Hermeneia Protocol
Resolve intent-expression misalignment through hybrid-initiated dialogue, enabling precise articulation before action proceeds. Type: (IntentMisarticulated, Hybrid, EXTRACT, Expression) → ClarifiedIntent.
Definition
Hermeneia (ἑρμηνεία): A dialogical act of clarifying the gap between what the user intends and what they expressed, resolving misaligned intent into precise articulation through structured questioning.
── FLOW ──
E → recognize(E) → Eᵥ → Gₛ → Q → A → Î' → (loop until converge)
── TYPES ──
E = User's expression (the prompt to clarify)
Eᵥ = Verified expression (user-confirmed binding)
Gₛ = User-selected gap types ⊆ {Expression, Precision, Coherence, Background}
Q = Clarification question (via AskUserQuestion)
A = User's answer
Î = Inferred intent (AI's model of user's goal)

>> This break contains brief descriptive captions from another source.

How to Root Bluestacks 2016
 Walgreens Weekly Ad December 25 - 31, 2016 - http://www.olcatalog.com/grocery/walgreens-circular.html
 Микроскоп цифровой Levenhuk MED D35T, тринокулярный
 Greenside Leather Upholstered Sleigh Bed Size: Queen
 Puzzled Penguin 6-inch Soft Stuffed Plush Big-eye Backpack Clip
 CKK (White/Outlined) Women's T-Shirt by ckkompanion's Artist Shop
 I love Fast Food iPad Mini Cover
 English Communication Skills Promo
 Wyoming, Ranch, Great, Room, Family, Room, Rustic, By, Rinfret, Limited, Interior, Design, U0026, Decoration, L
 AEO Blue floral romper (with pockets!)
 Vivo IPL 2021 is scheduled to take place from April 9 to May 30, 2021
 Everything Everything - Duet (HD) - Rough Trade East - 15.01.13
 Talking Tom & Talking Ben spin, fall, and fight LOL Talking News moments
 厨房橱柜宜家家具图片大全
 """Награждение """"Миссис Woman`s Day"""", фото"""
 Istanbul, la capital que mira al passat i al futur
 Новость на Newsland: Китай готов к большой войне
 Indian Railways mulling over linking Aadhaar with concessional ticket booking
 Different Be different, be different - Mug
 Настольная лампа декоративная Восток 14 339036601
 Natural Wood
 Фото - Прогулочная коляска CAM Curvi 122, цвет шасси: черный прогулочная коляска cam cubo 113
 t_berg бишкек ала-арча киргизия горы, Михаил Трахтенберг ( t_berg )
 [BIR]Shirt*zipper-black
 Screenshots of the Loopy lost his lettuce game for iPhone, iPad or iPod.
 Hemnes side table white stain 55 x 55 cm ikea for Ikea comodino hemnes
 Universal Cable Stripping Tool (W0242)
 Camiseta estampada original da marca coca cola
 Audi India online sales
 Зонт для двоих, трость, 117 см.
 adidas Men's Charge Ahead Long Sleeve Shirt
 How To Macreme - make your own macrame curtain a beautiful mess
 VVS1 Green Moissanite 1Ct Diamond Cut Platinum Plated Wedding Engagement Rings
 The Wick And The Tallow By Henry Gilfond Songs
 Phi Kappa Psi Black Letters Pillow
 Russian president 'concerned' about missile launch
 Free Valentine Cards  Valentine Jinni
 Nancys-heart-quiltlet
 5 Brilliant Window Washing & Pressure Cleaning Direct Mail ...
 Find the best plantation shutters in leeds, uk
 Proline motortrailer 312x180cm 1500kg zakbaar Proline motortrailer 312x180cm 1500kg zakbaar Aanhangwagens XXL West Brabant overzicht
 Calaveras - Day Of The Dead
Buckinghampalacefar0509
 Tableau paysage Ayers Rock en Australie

Î' = Updated intent after clarification
ClarifiedIntent = Î' where |G| = 0 ∨ cycle(G) ∨ stall(Δ, 2) ∨ user_esc
T = Trigger source ∈ {user_signal, ai_strong, ai_soft}
suggest_only = ai_soft terminal: passive suggestion without activation (no AskUserQuestion; Λ.active = false)
── E-BINDING ──
bind(E) = explicit_arg ∪ colocated_expr ∪ prev_user_turn ∪ ai_identified_expr
Priority: explicit_arg > colocated_expr > prev_user_turn > ai_identified_expr
/clarify "text" → E = "text"
"request... clarify" → E = text before trigger
/clarify (alone) → E = previous user message
AI-detected trigger → E = expression AI identified as ambiguous
Edge cases:
- Interrupt: E = original request of interrupted task
- Queued: E = previous message at queue time (fixed)
- Re-invoke: Show prior clarification, confirm or restart
── PHASE TRANSITIONS ──
Phase 0: E → recognize(E) → T -- trigger recognition
T = user_signal → Phase 1a -- user-initiated path
T = ai_strong → Q[AskUserQuestion](confirm) → {yes: Phase 1a | no: immune(E)} -- AI-detected confirm [Tool]
T = ai_soft → suggest_only -- suggest, do not activate
Phase 1a: E → Q[AskUserQuestion](E) → Eᵥ -- E confirmation [Tool]
Phase 1b: Eᵥ → Q[AskUserQuestion](gap_types) → Gₛ -- gap type selection [Tool]
Phase 2: Gₛ → Q[AskUserQuestion](Gₛ) → await → A -- clarification [Tool]
Phase 3: A → integrate(A, Î) → Î' -- intent update (internal)
── LOOP ──
After Phase 3: return to Phase 1b for newly surfaced gaps.
Continue until converge: |G| = 0, cycle detected, or user exits.
Mode remains active until convergence.
── TOOL GROUNDING ──
Phase 0 Q → AskUserQuestion (AI-detected activation confirmation; ai_strong only)
Phase 1a Q → AskUserQuestion (E confirmation)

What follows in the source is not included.